TASKS TO COMPLETE =
1. Please duplicate the part of the soap colorants thread from "I ordered from" up to and including "of someplace similar??".
2. According to the soap colorants thread, what has to be added to blue and purple oxides to keep them from turning gray?

QUOTED PASSAGE =
————————
# cp colors



## Thoma (Jan 24, 2011)

I am very new to soap making and need to know the best places and types of powered colors to use with making my soaps using cold process method. Do you use mica's or clays? Thanks


----------



## Caprine Beings (Sep 19, 2008)

Micas, oxides, and clays. Micas are used very sparingly as they can be abrasive if too much has been added. If you use oxides, remember that blues and purples need to have Titanium dioxide added so that they do not turn gray. Clays are easy enough, but can be over used and will effect the outcome of your soaps hardness.
Tam


----------



## adillenal (Feb 6, 2009)

I love the POP micas. I also use Australian pink, red and blue clays.


----------



## MF-Alpines (Mar 29, 2010)

Wow, LaNell. I've never seen blue clay. Can I ask where you get this from?

By the way, I finally was able to get a blue using indigo. Thanks for giving me the tip on mixing with water first. At first, I thought it didn't work, but as each day goes by, it's getting bluer (vs green).


----------



## [email protected] (Sep 18, 2008)

Hi Thoma.  Glad you found us.

I ordered from www.newdirectionaromatics.com. I don't think there's not much in the Suppliers sticky above for colors. I used to order from alternasense, but I guess they're out of business...can't find a website for them anymore. LOVED their selection. If anyone knows of someplace similar??

Cindy, where do you get indigo? How much water? And when do you add it to the soap?


----------



## hsmomof4 (Oct 31, 2008)

I use micas (from TKB Trading...look for the soap safe ones...they have a POP Mica sampler that is nice if you want to try small amounts of a number of different colors), a number of clays (VERY sparingly on the dark colored ones, or they'll bleed), and oxides.


----------



## MF-Alpines (Mar 29, 2010)

Denise: I bought the indigo from soapmakingresource.com. I used 1/2 tsp indigo and a little water. Less than 1 oz. Probably less than 1/2 oz. It was just enough to wet and mix. I added it to 1/3 a 6 lb batch at trace.


----------



## NubianSoaps.com (Oct 26, 2007)

www.peacockdyes.com/ I love her liquid colors. I mostly use clays and micas from newdirectionsaromatics.com


----------
————————
DATA EXTRACT =
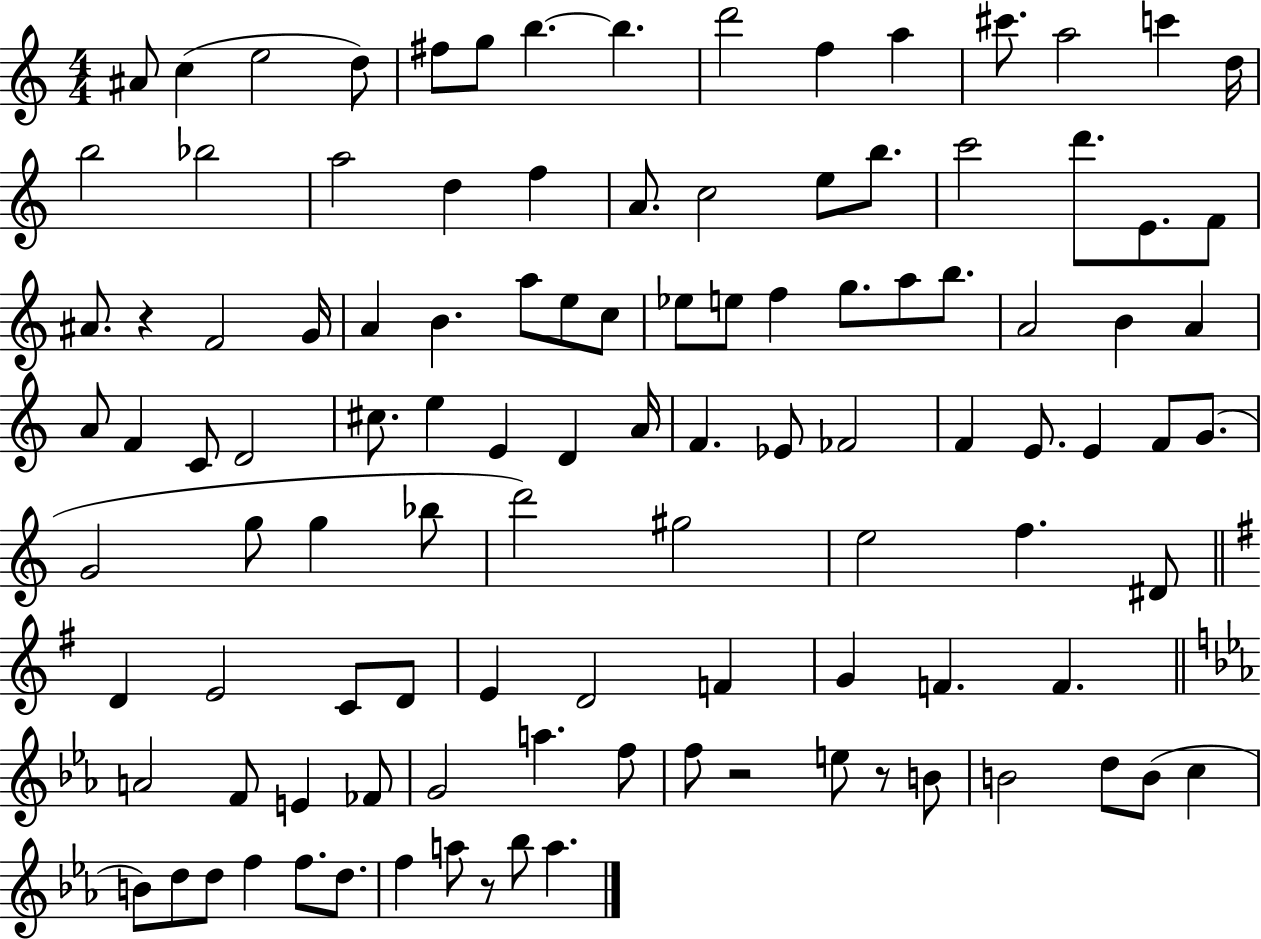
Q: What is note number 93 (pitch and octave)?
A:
————————
RESPONSE LIST =
1.
I ordered from www.newdirectionaromatics.com. I don't think there's not much in the Suppliers sticky above for colors. I used to order from alternasense, but I guess they're out of business...can't find a website for them anymore. LOVED their selection. If anyone knows of someplace similar??

2. Titanium dioxide.